**Görevler**.
- A) Anı metnindeki "Ev sahipleri, düşün dünyamıza ortak olan arkadaşlarımız." cümlesini İngilizceye çevirin.
- B) Anı metnine göre anlatıcı, Ankara'da hangi sokaktaki bir evde bir günlük konuktur?

**Metin Alıntısı**.
----

Sinan Cemgil'li Bir Anı / Metin Demirtaş
Ev sahipleri yok. Yalnızım. Kapı çaldı, açtım: Sinan Cemgil!..
Ankara, Nisan 19... BEKİR YILDIZ’ IN KÜÇÜK KIZININ ANLATTIĞI
Sinan’ın öldürümüyle biten yolculuğuna çıkmadan önce, Ankara’da Bestekâr sokakta, Seyhan ve Vahap arkadaşlarımın evinde bir günlük konuğum. Ev sahipleri yok. Yalnızım. Kapı çaldı, açtım: Sinan Cemgil!.. Güzel bir raslantı! Sinan’ı gazete ve dergilerde çıkan fotoğraflarından az- çok tanıyorum. O beni tanımadı. Tedirgin olmasın diye Che şiirimin ilk dizesini okudum. Kucaklaştık. Ev sahipleri, düşün dünyamıza ortak olan arkadaşlarımız.

----

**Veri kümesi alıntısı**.

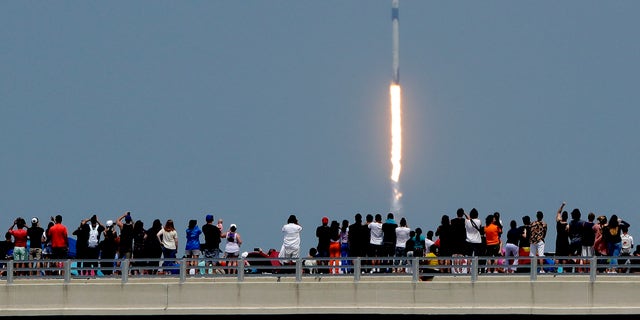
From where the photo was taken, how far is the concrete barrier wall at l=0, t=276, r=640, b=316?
114ft

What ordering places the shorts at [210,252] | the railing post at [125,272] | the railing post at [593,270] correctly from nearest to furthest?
the railing post at [593,270] → the railing post at [125,272] → the shorts at [210,252]

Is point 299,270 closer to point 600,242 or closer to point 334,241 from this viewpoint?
point 334,241

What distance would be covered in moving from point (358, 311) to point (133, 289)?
19.4 feet

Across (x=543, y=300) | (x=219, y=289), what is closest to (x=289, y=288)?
(x=219, y=289)

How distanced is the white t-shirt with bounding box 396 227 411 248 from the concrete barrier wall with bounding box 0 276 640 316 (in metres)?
4.17

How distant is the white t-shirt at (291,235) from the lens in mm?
40000

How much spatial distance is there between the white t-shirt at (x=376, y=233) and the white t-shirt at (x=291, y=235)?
7.77ft

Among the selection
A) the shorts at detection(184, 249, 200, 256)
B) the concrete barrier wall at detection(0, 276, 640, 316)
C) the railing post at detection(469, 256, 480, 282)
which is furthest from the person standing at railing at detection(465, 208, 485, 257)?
the shorts at detection(184, 249, 200, 256)

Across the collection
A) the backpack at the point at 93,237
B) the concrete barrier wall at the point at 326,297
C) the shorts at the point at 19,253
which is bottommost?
the concrete barrier wall at the point at 326,297

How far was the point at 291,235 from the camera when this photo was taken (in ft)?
131

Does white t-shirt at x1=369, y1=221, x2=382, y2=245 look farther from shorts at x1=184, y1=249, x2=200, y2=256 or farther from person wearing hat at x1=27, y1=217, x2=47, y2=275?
person wearing hat at x1=27, y1=217, x2=47, y2=275

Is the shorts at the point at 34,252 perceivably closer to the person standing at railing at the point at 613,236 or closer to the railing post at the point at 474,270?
the railing post at the point at 474,270

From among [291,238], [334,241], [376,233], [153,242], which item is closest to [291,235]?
[291,238]

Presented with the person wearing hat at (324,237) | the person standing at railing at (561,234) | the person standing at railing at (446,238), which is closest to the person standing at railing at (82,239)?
the person wearing hat at (324,237)
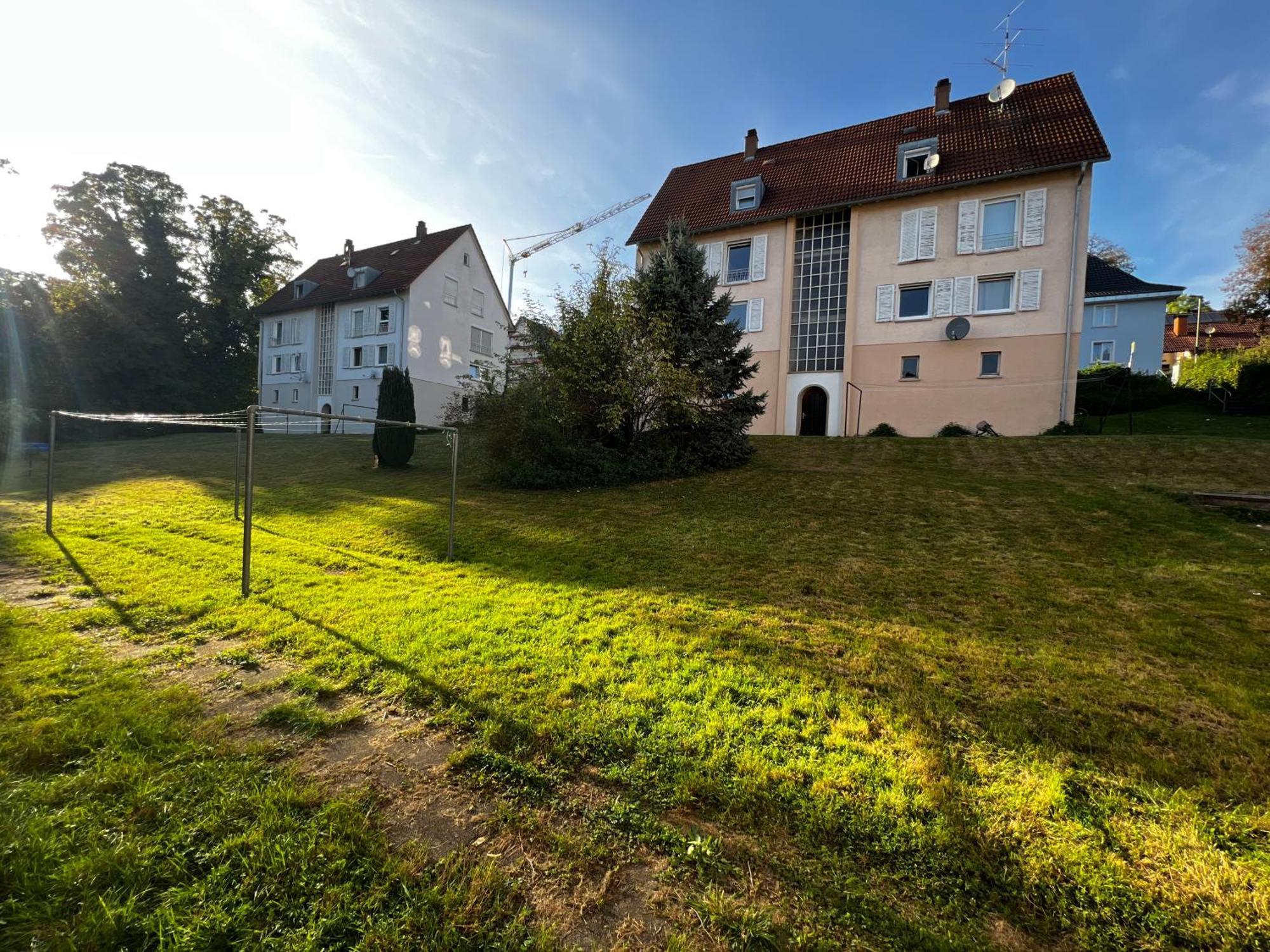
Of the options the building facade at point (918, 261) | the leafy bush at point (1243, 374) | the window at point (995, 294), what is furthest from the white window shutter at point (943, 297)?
the leafy bush at point (1243, 374)

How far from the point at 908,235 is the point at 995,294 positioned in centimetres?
386

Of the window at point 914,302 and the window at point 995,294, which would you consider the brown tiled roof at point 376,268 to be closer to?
the window at point 914,302

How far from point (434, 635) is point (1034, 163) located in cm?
2356

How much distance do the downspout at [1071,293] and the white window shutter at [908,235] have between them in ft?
15.4

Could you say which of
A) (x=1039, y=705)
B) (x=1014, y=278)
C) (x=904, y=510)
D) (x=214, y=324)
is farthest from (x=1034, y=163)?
(x=214, y=324)

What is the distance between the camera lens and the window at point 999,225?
701 inches

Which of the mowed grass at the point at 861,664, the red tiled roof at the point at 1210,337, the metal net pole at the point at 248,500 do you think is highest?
the red tiled roof at the point at 1210,337

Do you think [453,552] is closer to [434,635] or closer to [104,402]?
[434,635]

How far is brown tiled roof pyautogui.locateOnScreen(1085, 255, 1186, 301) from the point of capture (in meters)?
29.4

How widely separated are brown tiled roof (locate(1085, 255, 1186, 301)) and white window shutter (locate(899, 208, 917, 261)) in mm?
18832

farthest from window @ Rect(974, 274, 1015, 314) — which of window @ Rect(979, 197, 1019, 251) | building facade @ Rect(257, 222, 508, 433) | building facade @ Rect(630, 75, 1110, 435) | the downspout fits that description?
building facade @ Rect(257, 222, 508, 433)

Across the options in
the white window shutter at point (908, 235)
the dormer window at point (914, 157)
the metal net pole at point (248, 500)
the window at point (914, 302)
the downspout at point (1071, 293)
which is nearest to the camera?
the metal net pole at point (248, 500)

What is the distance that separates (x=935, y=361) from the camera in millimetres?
18938

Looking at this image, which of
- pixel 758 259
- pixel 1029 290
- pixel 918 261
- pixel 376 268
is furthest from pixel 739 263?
pixel 376 268
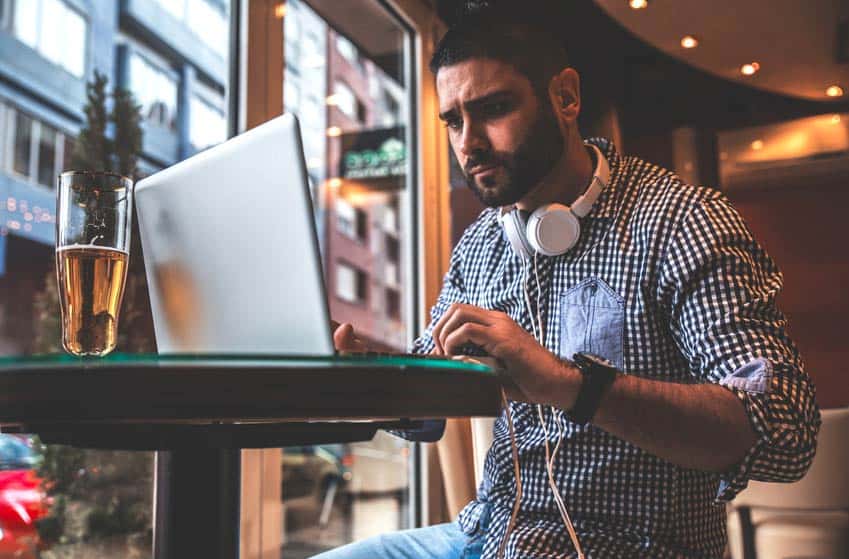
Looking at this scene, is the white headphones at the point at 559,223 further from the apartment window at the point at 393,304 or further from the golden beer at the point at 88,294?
the apartment window at the point at 393,304

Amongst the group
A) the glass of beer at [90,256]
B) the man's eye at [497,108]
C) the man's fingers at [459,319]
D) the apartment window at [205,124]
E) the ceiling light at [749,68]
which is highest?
the ceiling light at [749,68]

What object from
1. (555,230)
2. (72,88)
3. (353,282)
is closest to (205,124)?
(72,88)

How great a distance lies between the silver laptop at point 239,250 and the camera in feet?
2.43

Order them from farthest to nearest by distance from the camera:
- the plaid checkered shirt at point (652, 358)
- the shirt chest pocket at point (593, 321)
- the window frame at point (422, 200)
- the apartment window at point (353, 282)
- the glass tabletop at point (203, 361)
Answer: the apartment window at point (353, 282) → the window frame at point (422, 200) → the shirt chest pocket at point (593, 321) → the plaid checkered shirt at point (652, 358) → the glass tabletop at point (203, 361)

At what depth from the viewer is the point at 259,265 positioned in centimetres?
78

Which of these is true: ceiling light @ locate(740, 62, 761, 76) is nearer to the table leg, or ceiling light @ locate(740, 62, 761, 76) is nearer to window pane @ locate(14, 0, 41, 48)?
window pane @ locate(14, 0, 41, 48)

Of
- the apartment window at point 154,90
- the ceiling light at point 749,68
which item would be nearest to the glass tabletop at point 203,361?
the apartment window at point 154,90

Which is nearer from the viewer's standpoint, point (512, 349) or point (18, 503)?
point (512, 349)

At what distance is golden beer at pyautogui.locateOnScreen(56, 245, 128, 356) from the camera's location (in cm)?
86

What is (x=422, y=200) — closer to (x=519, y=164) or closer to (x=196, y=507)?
(x=519, y=164)

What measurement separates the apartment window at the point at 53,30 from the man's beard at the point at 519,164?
1426 mm

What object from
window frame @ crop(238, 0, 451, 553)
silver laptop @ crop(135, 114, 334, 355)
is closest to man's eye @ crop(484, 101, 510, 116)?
silver laptop @ crop(135, 114, 334, 355)

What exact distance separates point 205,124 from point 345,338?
1.38 metres

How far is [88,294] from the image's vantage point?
2.85 ft
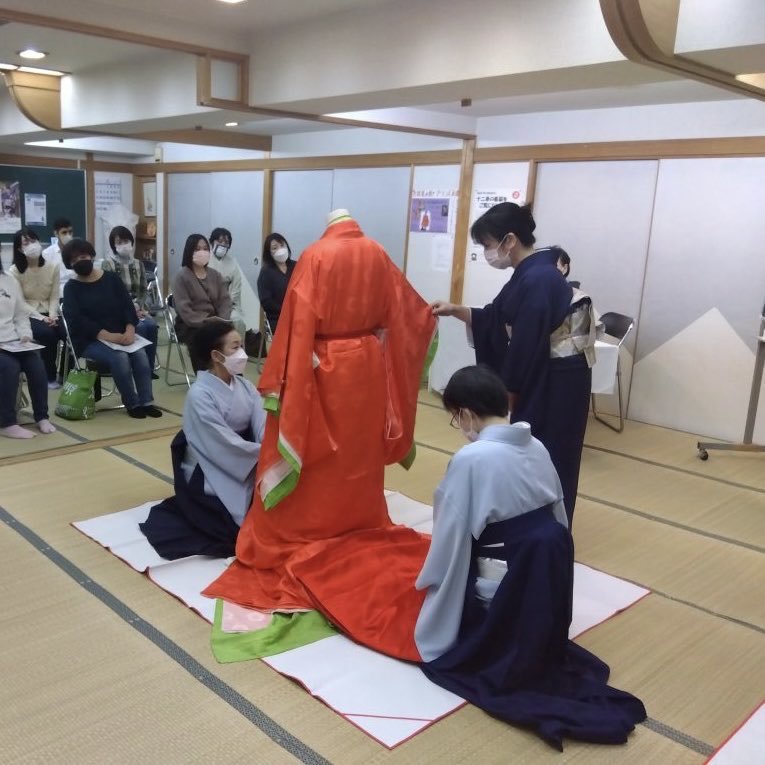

----

**Görev Çözümleri**.
- A) The hosts are friends of ours who share our world of thought.

- B) Bestekâr sokaktaki, Seyhan ile Vahap'ın evinde.